The ability to express and purify modified recombinant signalling proteins such that they retain their biological function in a cell-free context, has provided a basis for production of molecular biosensors. Here we utilise G-protein Coupled Receptors (GPCRs) and their G-proteins to detect various binding partners in a cell-free environment. Molecular biology approaches were employed to express these proteins using baculovirus and bacteria, and to alter their characteristics to improve surface-attachment and fluorescent labelling capabilities.

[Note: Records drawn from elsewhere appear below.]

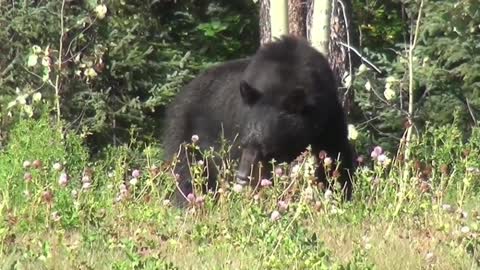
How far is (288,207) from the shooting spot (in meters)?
5.96

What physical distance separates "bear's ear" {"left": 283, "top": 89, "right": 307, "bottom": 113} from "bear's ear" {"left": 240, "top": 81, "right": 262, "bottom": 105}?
0.23m

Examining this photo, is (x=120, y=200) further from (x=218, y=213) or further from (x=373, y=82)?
(x=373, y=82)

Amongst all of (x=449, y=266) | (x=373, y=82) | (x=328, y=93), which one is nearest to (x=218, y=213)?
(x=449, y=266)

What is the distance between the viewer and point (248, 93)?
343 inches

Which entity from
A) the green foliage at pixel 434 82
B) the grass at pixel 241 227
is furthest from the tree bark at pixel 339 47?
the grass at pixel 241 227

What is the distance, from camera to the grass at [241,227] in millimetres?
5363

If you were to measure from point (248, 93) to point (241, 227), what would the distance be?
114 inches

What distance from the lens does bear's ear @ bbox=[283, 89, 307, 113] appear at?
860 centimetres

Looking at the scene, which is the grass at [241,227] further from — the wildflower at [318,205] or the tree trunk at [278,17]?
the tree trunk at [278,17]

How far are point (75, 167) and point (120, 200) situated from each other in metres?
2.44

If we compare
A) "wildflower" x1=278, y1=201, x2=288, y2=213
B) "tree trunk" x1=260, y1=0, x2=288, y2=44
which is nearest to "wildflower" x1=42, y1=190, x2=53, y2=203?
"wildflower" x1=278, y1=201, x2=288, y2=213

Ligand-mediated signalling of a GPCR could be measured (using [³⁵S]GTPγS-binding assays) in a reconstituted system with recombinant proteins either free in solution or attached to Ni ²⁺-coated beads. Affinity of histidine-tagged proteins for a Ni ²⁺-coated surface was significantly enhanced by addition of extra histidine residues to the tag, as determined by surface plasmon resonance. This was due to the longer tag occupying, on average, a greater number of available histidine-binding sites. Further, a novel homogeneous fluorescence resonance energy transfer (FRET)-based assay has been developed to detect rearrangements in the G-protein heterotrimer. Investigation of small peptides that can be fused to G-protein subunits, allowing for site-specific fluorescent labelling, was undertaken in order to improve the resolution of the "first generation" FRET assay. By utilizing this improved G-protein heterotrimer "molecular switch", we are developing a generic technology such that a range of GPCRs could be assayed for ligand-mediated activation while attached to surfaces (e.g. on beads or as microarrays) or in solution (e.g. multi-well plates), with increased throughput.